What are the broader implications for speech perception and processing, of an orientation to canonical form? Canonical forms have been argued to have a special status in speech perception (Brouwer et al., 2010; Bürki, 2018; Janse et al., 2007; Ranbom & Connine, 2007). Arguably, our finding of orientation to canonical form supports this special status: we have shown that, given a suitable context, even relatively poor-quality manipulated exemplars of reduced speech tokens can yield sufficient access to the canonical form to allow the canonical form to influence the listener’s impression of tempo (cf. Kemps et al., 2004). An emphasis on special status for canonical forms has tended to be associated with abstractionist accounts of speech perception (e.g., Norris, 1994; Norris & McQueen, 2008), in which variable signals are normalised to access lexical representations that themselves consist of fully specified canonical forms. However, taking our findings together with previous work showing influences of both canonical and surface form on tempo perception (Plug et al., 2022), we favour a more nuanced account.
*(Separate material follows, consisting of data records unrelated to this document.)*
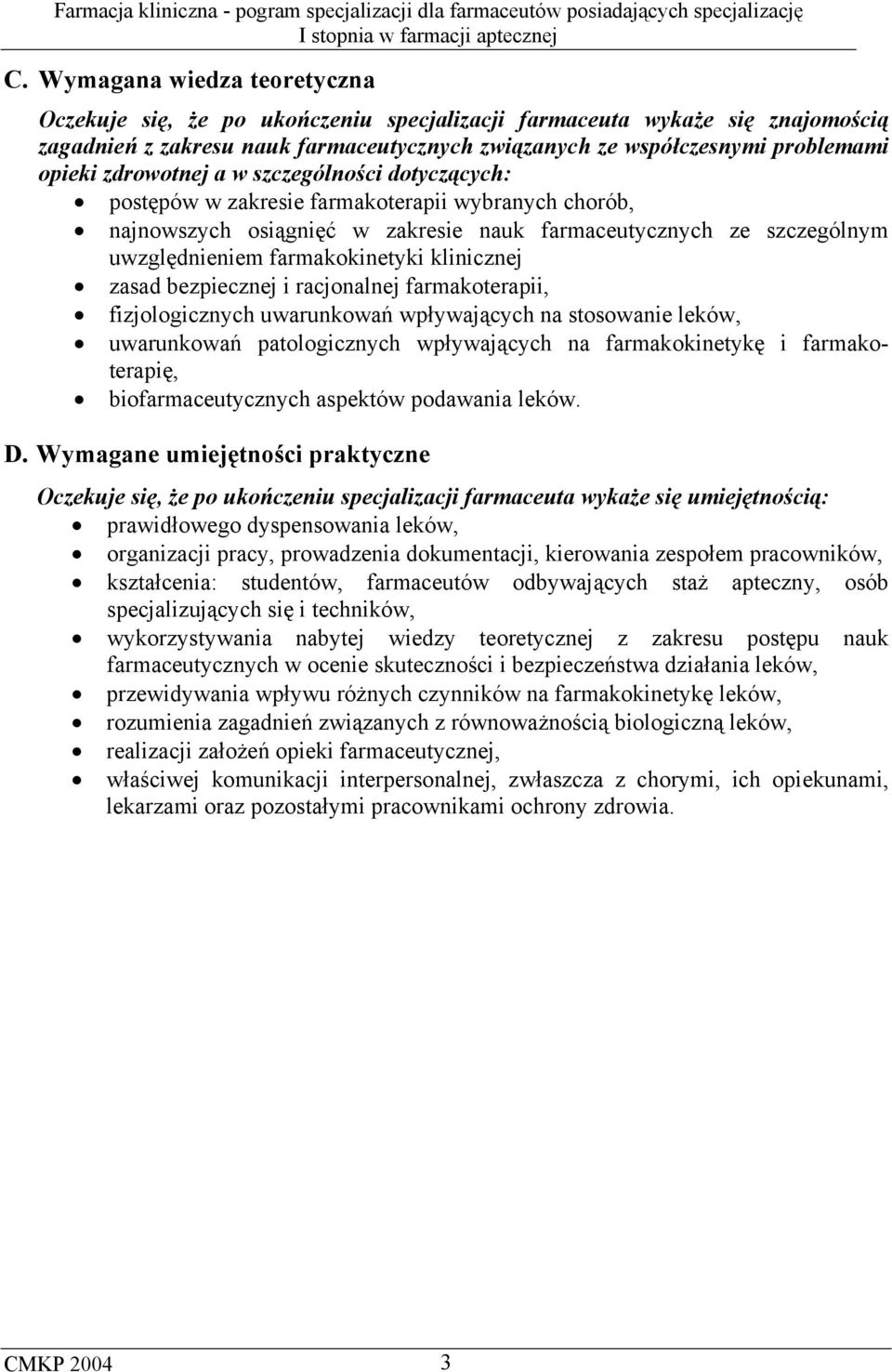 klinicznej zasad bezpiecznej i racjonalnej farmakoterapii, fizjologicznych uwarunkowań wpływających na stosowanie leków, uwarunkowań patologicznych wpływających na farmakokinetykę i farmakoterapię,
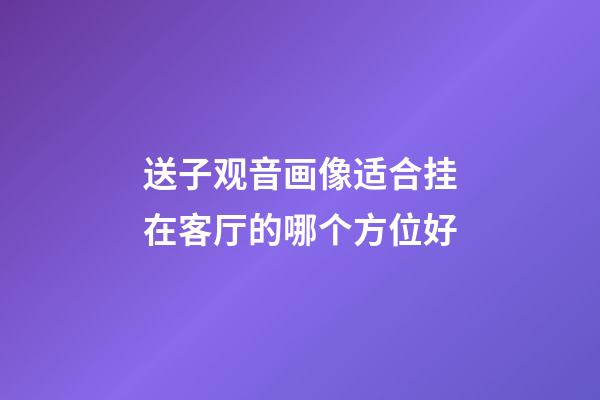 送子观音画像适合挂在客厅的哪个方位好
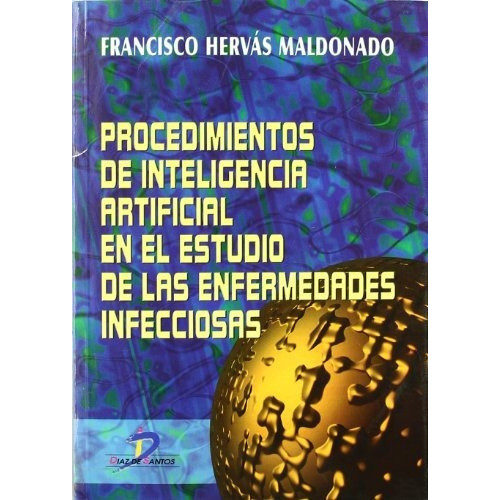 Procediminetos De Inteligencia Artificial En Estudio Enfermedad Infecciosas, De Francisco Hervas Maldonado. Editorial Diaz De Santos, Tapa Blanda En Español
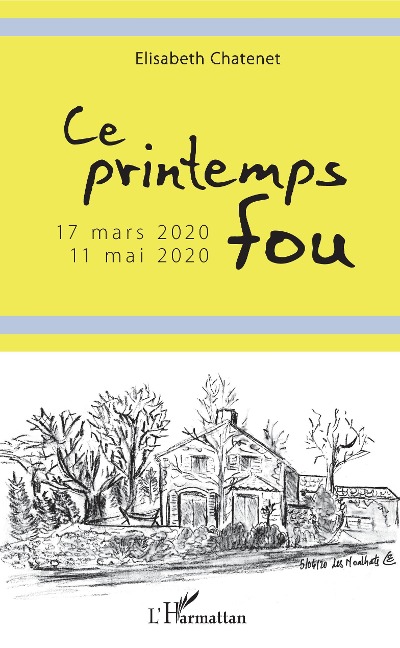 Ce printemps fou - Elisabeth Chatenet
Experiments show that acoustic traces of the canonical form often persist in natural reduced speech, and that listeners are sensitive to them (Davidson, 2006; Ernestus & Smith, 2018; Manuel, 1995; Torreira & Ernestus, 2011; Warner & Tucker, 2011). If an exemplar is both relatable to a given canonical form (by virtue of its phonetic detail) and deviant from it, it can offer rich predictive information both about word identity and about the larger structure of which a word is part, including aspects of utterance rate and rhythmic structure which can inform subsequent perceptual decisions about segmental identity, location of word boundaries, and so on. On this view, the canonical form is not so much the obligatory target of lexical access, as a valuable reference point around which listeners can parse both the linguistic structure and socio-indexical properties of an utterance: see Warner et al. (2022) for a similar view. We would predict that the tempo information that can be accessed from naturally occurring reduced forms should be more robust than that obtained from manipulated forms such as those in our experiment.

Conclusion

In summary, by leading listeners to believe that an ambiguous sentence form contains a word either with or without an additional schwa sound, we were able to shift their tempo percepts by small amounts in a direction consistent with the presence or absence of this additional schwa and syllable. It would seem clear from our findings, and those of Koreman (2006), Plug et al. (2022) and Reinisch (2016) that when listeners are asked to make tempo judgements, their responses do not reflect the outcome of fast signal-based analysis only, nor are they likely to reflect recognition of a casual speech style which listeners associate with fast tempo. Rather, the orientation to canonical form that has been observed across our and others’ studies reflects the complexity of influences on tempo perception, including both local and global aspects of the signal itself, its linguistic structure, and the listener’s interpretation of it.